That consistent yield movement, supported by e-commerce growth, tight land supply, and supply chain disruptions lifting warehouse demand, points to sustained investor appetite and stronger serviceability fundamentals for commercial loans in this segment.

Office vacancy tells a more cautionary tale for lenders. National CBD vacancy reached 14.8% in January 2026 — the highest in over 30 years — with Melbourne the hardest hit, climbing nearly sixfold from 3.2% in January 2020 to 19.0% in January 2026.

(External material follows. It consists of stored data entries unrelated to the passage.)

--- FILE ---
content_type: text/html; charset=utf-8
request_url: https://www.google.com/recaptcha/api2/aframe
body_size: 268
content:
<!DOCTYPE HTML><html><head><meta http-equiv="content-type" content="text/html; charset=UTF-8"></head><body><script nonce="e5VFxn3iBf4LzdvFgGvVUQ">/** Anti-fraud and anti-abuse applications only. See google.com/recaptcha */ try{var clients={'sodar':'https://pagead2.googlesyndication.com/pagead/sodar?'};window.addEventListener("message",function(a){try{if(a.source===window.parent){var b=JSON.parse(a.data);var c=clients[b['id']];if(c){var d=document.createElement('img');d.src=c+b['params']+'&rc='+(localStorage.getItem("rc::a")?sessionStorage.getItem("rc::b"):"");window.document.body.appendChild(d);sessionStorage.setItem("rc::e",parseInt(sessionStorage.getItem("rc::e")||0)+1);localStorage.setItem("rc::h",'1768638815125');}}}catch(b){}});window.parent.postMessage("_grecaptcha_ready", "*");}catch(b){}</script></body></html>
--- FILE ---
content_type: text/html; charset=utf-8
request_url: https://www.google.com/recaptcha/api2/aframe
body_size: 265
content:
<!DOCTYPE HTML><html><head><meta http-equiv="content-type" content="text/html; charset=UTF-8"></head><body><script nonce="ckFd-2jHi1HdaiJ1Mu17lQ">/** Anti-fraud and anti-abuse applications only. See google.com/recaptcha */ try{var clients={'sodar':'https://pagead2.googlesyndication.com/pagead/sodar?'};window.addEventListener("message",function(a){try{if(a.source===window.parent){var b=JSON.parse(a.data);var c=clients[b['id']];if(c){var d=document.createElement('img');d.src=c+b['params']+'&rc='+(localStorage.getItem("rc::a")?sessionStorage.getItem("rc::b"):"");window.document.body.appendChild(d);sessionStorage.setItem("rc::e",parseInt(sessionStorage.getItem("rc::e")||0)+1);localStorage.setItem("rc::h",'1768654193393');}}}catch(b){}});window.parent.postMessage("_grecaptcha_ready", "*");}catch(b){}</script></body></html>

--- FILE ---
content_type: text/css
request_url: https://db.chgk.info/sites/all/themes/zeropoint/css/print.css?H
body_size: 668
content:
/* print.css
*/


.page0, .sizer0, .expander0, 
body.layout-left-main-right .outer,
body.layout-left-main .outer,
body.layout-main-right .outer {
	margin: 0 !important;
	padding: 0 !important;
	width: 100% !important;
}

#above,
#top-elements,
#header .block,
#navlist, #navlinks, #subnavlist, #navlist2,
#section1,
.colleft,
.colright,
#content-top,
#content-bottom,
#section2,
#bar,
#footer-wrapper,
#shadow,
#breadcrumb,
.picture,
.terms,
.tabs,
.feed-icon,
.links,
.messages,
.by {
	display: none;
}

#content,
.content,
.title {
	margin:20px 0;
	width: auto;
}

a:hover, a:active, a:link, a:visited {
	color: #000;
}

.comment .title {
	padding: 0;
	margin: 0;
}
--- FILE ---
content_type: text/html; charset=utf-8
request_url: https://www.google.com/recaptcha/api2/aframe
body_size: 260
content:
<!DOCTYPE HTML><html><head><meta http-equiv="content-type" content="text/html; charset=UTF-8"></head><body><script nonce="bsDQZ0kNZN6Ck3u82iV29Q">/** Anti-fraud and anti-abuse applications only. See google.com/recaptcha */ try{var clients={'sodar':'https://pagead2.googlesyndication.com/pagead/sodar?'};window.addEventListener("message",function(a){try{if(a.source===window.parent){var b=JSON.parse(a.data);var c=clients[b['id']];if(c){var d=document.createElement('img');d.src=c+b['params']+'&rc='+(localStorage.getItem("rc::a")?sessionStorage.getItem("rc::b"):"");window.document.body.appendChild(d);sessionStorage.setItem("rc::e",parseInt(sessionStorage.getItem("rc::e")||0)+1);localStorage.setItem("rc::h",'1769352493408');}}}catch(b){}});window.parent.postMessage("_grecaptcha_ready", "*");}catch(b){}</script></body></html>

Retail, by contrast, surprised on transaction volumes, with sales 19% higher in the March quarter year-on-year, driven by major shopping centre deals — a sign that institutional confidence in well-located retail assets has not evaporated despite cost-of-living headwinds.

Outlook: competing forces, selective opportunity

The second half of 2026 is unlikely to deliver a broad-based commercial recovery. Elevated rates and slowing conditions will continue to weigh on sentiment and borrowing capacity, and buy and lease searches on realcommercial.com.au have softened since late 2025 as business confidence has retreated.

But the report is clear that selective opportunity remains, particularly in sectors with defensive characteristics such as healthcare, childcare, and essential retail.

"Market performance will depend on how competing forces play out,” Flaherty said. “Elevated interest rates and slowing economic conditions are likely to keep weighing on activity, while high stock levels, resilience in key sectors and the relative attractiveness of commercial property following the federal budget help to support demand."

For brokers yet to build a commercial lending panel, the combination of record residential market share and a budget-driven shift in investor behaviour makes the case for diversification harder to ignore than it has been in years.